▸ SEITE:
Studie: Seilbahn als Quartiersmitte

Die Gestaltung von Stadtquartieren hat einen Einfluss auf die Mobilität seiner Bewohner. Deshalb spielt die Anbindung an den öffentlichen Verkehr eine wichtige Rolle, wie eine Studie der BPD (bouwfonds Immobilienentwicklung) in Zusammenarbeit mit der Hochschule Darmstadt zeigt.

Bei der Gestaltung von Stadtquartieren setzt die Studie nicht nur bei den klassischen Verkehrsmitteln wie Bus und Bahn an, sondern auch bei der Seilbahn – und das hat verschiedene positive Gründe. Weltweit nimmt die städtische Bevölkerung zu.

Das macht neue Überlegungen für die Quartier- und Stadtentwicklung notwendig. Einer der wichtigsten Bereiche ist laut Studie der Zugang zum öffentlichen Verkehr.

In vielen Städten steht dieser nicht allen Bewohnern gleichermaßen gut vernetzt oder gar nicht zur Verfügung. Die urbane Seilbahn könnte diese Lücke füllen.

▸ AUSZÜGE DER ZEILEN:
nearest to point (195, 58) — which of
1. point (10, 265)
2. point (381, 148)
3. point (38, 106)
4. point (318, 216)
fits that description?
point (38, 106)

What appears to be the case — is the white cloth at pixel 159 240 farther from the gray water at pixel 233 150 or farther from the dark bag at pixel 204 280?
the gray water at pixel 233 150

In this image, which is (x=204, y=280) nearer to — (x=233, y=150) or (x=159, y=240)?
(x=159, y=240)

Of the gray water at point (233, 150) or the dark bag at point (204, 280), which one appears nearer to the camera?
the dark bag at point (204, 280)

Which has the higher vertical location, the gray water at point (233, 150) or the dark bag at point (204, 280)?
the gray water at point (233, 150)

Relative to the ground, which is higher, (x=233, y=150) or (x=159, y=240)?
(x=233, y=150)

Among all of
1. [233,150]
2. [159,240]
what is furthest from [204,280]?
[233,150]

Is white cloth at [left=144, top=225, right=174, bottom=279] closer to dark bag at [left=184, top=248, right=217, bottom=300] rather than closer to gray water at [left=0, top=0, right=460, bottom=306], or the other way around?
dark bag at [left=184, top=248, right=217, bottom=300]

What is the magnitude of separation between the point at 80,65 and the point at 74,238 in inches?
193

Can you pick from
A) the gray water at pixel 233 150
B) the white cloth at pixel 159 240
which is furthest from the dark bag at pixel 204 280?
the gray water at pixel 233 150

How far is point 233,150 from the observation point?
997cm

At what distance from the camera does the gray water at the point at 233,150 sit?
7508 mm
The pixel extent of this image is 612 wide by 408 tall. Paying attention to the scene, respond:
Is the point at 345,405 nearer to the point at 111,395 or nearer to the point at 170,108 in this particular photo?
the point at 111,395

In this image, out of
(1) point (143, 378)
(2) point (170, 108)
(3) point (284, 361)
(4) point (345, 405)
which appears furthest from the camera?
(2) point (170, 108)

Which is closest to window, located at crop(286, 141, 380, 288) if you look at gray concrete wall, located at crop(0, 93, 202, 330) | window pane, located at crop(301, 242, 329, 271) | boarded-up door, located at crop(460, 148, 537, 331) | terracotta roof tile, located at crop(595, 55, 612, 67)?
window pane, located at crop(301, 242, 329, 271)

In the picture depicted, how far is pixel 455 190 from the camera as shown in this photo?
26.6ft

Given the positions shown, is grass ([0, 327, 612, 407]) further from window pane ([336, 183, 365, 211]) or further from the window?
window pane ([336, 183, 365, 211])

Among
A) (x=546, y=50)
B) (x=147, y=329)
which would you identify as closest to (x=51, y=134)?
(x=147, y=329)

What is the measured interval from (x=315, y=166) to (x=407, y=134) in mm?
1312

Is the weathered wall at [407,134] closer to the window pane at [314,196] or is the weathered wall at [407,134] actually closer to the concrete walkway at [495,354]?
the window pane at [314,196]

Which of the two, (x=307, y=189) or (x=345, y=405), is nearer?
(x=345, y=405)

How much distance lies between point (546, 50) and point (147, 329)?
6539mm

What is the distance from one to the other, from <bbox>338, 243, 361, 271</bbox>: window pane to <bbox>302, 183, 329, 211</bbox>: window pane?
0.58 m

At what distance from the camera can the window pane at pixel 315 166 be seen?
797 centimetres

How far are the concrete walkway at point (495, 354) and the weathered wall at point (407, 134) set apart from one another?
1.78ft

▸ ZU BEARBEITENDE AUFGABEN:
A: Mit welcher Hochschule hat die BPD laut dem Text zur Seilbahnstudie zusammengearbeitet?
B: Fahre mit dem Text zur Seilbahnstudie fort und schreibe ihn im Anschluss an seinen letzten Satz weiter.
Die Zeilen sind eigenständiges Material und gehören nicht zum Text zur Seilbahnstudie.

▸ GELÖSTE AUFGABEN:
A: Mit der Hochschule Darmstadt.

B:
Im Vergleich zu anderen Verkehrsmitteln, wie die S-Bahn oder U-Bahn kann sie schneller realisiert werden. Wichtig ist in diesem Zusammenhang, dass die Seilbahnstation in der räumlichen Nähe von bereits bestehenden öffentlichen Verkehrsmitteln realisiert wird. So wird ein rascher Umstieg ermöglicht.

Ganzheitlicher Ansatz

Im Fokus sollte laut Studie bei der Planung aber nicht der individuelle Bau der Seilbahn, sondern das gesamte Mobilitätskonzept einer Stadt stehen.

Nur, wenn auch die letzte Meile mit dem ÖPNV-Netz möglich ist, wird der Umstieg vom Auto zum öffentlichen Verkehr möglich. Stadtquartiere müssten möglichst autoarm realisiert bzw. gestaltet werden, jedoch auch eine kostengünstige Alternative bieten.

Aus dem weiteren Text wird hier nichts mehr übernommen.